(Beginning of The data)
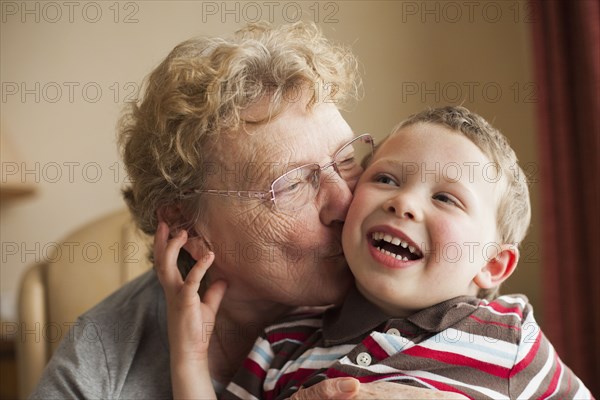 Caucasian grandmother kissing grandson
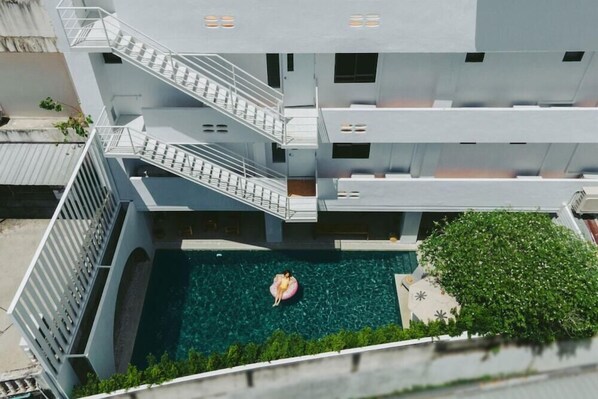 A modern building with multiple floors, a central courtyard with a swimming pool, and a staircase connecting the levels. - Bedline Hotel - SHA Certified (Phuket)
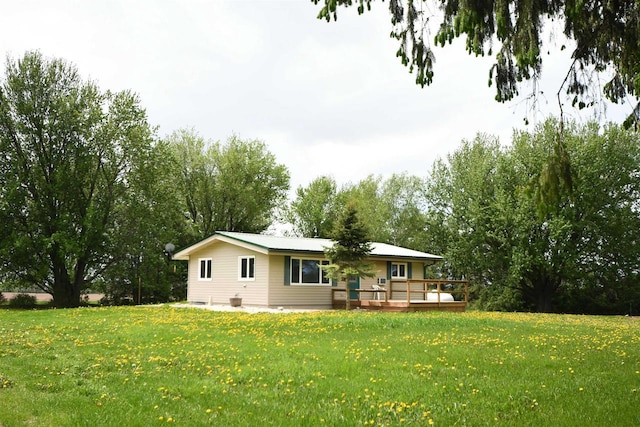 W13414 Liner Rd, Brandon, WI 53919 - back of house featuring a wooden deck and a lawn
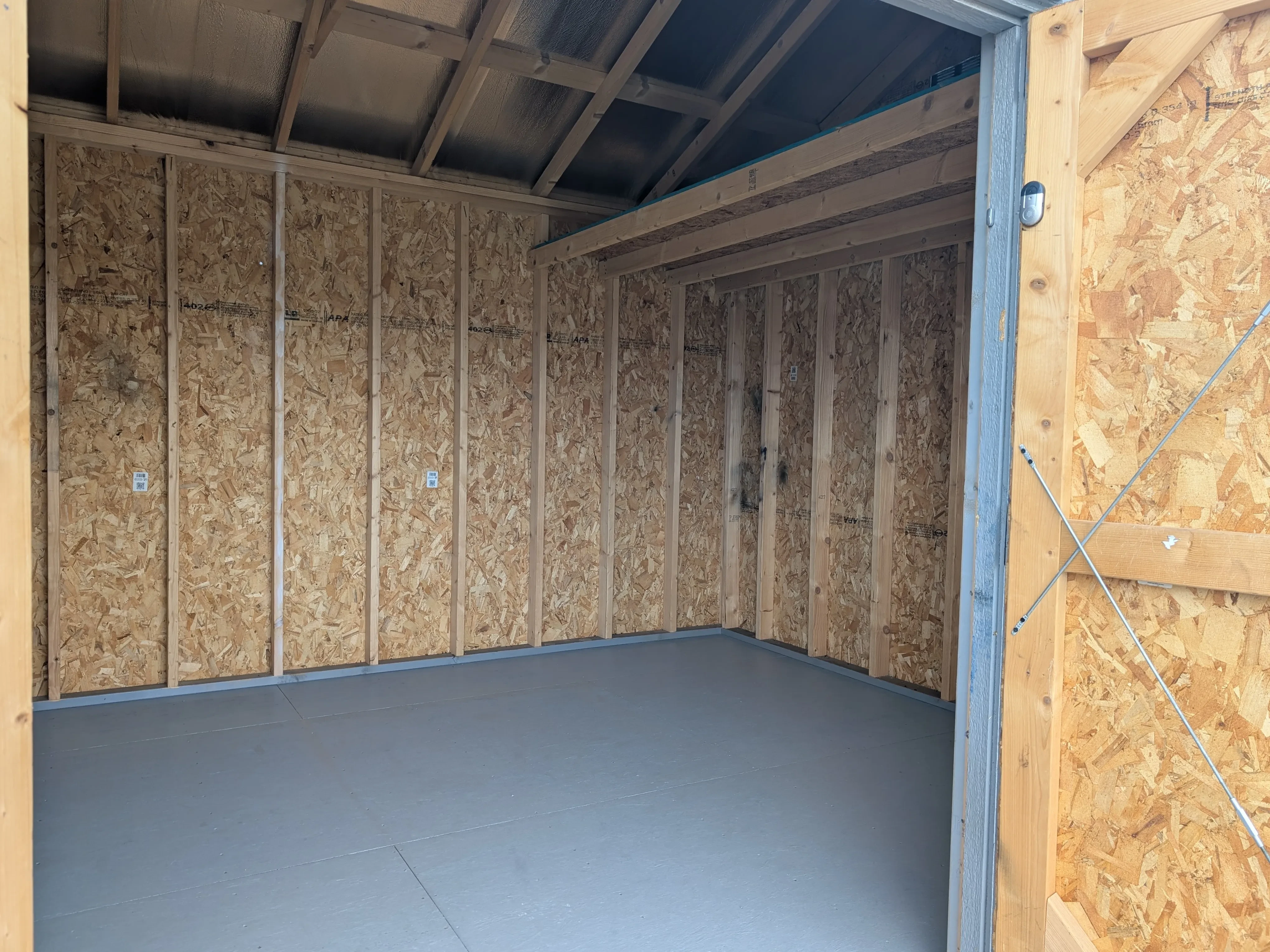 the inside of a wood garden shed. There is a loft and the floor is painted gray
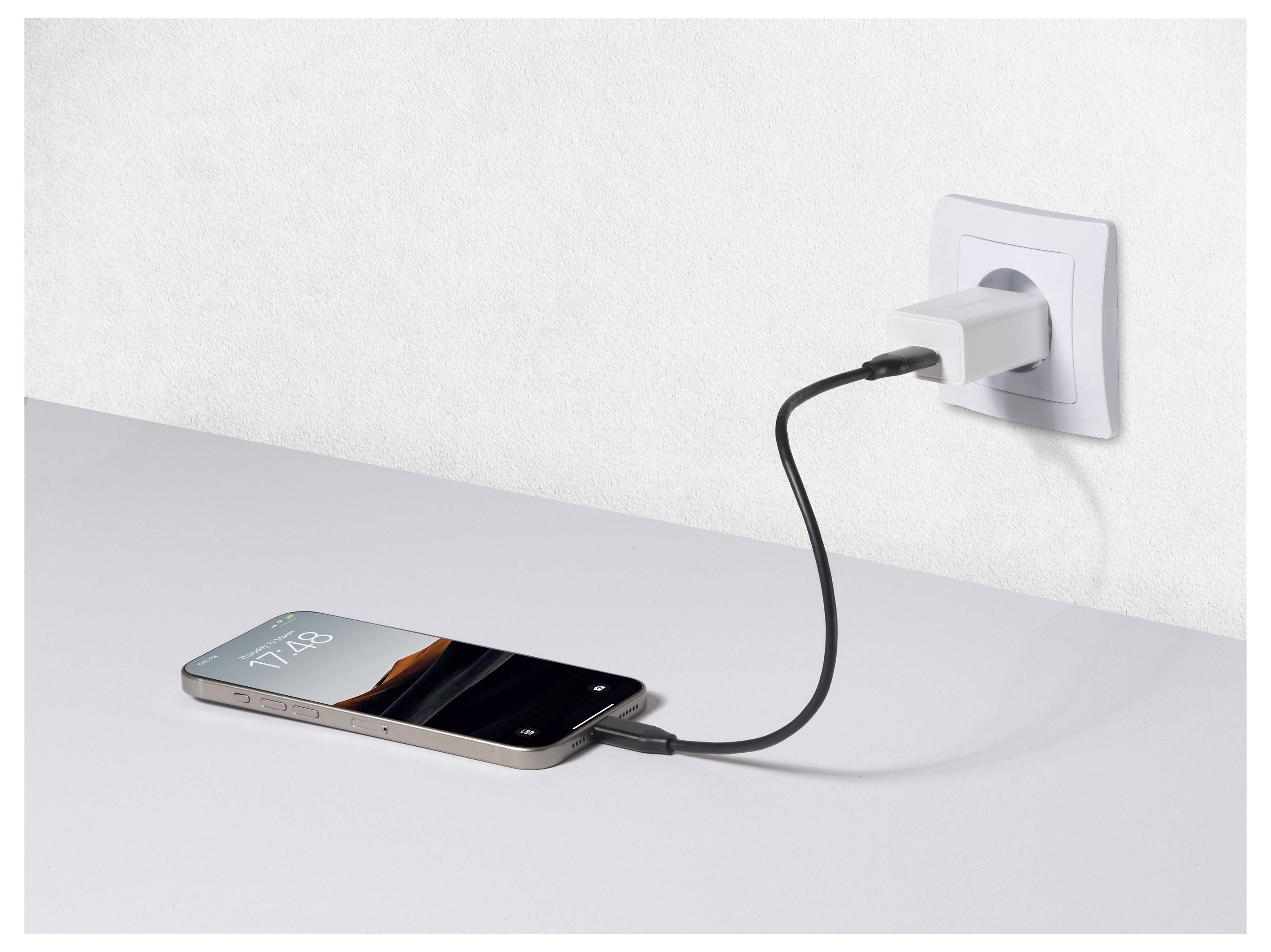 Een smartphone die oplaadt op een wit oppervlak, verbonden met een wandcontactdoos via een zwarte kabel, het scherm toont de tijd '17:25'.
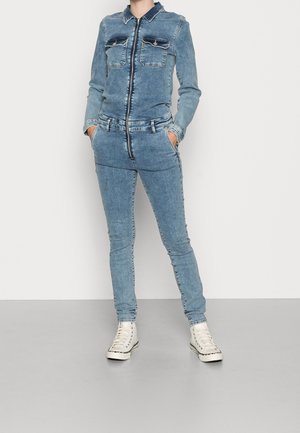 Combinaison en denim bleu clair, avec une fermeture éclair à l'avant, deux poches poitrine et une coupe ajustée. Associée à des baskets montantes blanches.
(End of The data)
- Required work
In your copy, include every record word for word but no pictures.

- Answer section
 Caucasian grandmother kissing grandson
 A modern building with multiple floors, a central courtyard with a swimming pool, and a staircase connecting the levels. - Bedline Hotel - SHA Certified (Phuket)
 W13414 Liner Rd, Brandon, WI 53919 - back of house featuring a wooden deck and a lawn
 the inside of a wood garden shed. There is a loft and the floor is painted gray
 Een smartphone die oplaadt op een wit oppervlak, verbonden met een wandcontactdoos via een zwarte kabel, het scherm toont de tijd '17:25'.
 Combinaison en denim bleu clair, avec une fermeture éclair à l'avant, deux poches poitrine et une coupe ajustée. Associée à des baskets montantes blanches.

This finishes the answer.